Vladimir Putin unleashed the biggest military offensive in Europe since the Second World War when the Russian president ordered troops into Ukraine on February 24.
After months of Kremlin threats against Kyiv, followed by foiled attempts by Western leaders to defuse the crisis, Putin made a speech vowing to “demilitarize and denazify Ukraine”. He then ordered troops to invade the country from the north, east and south.
Within days, Putin’s war on Ukraine was creating images rarely seen in Europe in half a century: civilians sleeping underground on metro station platforms, refugees streaming over borders, city centers littered with rubble after heavy shelling.
Russian forces unleashed some of their worst violence in Russian-speaking cities in Ukraine’s east, including Kharkiv, the country’s second-largest city, where despairing residents were incredulous and angry after a week of bombing.
Ukraine’s civilian government continued its business even after President Volodymyr Zelensky declared martial law, working from underground shelters or homes.
Zelensky’s popularity has soared since he stepped into the role of wartime leader, delivering morale-boosting messages while wearing green military-issue T-shirts or sweaters and urging world leaders to rally behind his country.
Moscow meted out heavy bombardment on Mariupol, the southern port city that has been a stronghold of pro-Kyiv sentiment. The attacks knocked out power, hot water, heating and internet services. Isolated residents were left in dark, freezing conditions.
Cities in Ukraine’s south began to fall this week as Russian forces pushed north from the occupied Crimean peninsula, while city officials did their best to keep public services running under occupation.
Some residents of occupied towns said the invading troops were under-equipped or demoralized and taunted them openly, but others said they were worried that the occupiers might take revenge or stage propaganda events claiming locals welcomed the “liberation” of Ukraine.
Ukrainians are volunteering for civic duties, military service or collecting guns in places like Kyiv, where the military halted Russian troops’ advances. Residents of the capital are preparing for expected military assaults and a siege.
Russia’s war on Ukraine has created more than 1mn refugees, the UN said this week. It is the fastest movement of people seen anywhere in the world this century.
Kyiv on Friday warned of the threat of a “humanitarian disaster” in communities devastated by the war. The Ukrainian president’s office said it had asked the International Committee of the Red Cross for help with evacuating civilians and delivering emergency aid to areas hit by the war.

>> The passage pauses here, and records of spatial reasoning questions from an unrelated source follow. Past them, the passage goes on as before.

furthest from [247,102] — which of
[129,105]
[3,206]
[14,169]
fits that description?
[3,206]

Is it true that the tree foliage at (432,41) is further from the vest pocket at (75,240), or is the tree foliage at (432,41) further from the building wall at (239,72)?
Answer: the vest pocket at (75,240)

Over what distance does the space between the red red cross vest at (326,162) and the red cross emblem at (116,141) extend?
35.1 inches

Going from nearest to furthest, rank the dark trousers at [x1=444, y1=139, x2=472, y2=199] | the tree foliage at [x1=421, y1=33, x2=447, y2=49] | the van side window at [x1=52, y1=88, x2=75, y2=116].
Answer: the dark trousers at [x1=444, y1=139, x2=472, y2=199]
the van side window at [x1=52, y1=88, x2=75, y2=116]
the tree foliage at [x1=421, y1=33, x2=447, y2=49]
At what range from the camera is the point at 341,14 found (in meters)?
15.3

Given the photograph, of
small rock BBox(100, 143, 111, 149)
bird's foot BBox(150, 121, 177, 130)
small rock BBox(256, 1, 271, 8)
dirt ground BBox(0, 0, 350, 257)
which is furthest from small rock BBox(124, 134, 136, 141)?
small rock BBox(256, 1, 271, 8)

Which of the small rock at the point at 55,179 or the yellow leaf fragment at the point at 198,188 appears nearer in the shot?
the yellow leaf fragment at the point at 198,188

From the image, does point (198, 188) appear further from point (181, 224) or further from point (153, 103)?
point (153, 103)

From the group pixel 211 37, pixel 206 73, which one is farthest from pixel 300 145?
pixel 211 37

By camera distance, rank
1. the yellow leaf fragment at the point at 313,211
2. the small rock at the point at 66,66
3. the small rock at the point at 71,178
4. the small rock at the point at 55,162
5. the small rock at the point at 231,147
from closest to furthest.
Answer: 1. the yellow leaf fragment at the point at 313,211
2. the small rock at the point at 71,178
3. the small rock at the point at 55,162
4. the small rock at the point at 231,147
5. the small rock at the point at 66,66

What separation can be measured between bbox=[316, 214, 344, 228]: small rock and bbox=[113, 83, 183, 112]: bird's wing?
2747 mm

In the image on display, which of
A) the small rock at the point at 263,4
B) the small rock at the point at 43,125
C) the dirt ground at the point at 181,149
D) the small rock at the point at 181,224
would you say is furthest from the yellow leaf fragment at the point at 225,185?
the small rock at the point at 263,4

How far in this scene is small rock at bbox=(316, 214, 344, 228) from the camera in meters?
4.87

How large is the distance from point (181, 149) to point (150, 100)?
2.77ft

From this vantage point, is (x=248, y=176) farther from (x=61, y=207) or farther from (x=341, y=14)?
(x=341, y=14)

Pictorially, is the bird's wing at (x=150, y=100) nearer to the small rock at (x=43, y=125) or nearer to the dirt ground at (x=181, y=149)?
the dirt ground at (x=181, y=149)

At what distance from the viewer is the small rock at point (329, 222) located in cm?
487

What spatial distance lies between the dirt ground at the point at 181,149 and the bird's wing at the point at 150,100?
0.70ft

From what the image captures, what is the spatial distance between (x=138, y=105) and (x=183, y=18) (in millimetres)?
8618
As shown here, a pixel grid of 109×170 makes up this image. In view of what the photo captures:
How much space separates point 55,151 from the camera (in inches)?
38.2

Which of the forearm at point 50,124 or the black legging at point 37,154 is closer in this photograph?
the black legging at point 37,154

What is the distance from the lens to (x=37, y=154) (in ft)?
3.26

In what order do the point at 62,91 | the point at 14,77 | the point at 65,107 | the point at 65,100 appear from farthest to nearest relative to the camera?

Tracking Russia’s invasion of Ukraine
The air, ground and sea offensive ordered by Russia’s president involves three broad fronts. One front is from the south via Crimea, which Russia annexed in 2014. The second is from the east via the provinces of Luhansk and Donetsk in the Donbas region, whose separatist governments Putin recognized on February 22. The third is a broad northern front that has targeted the cities of Kharkiv, Sumy and the capital Kyiv.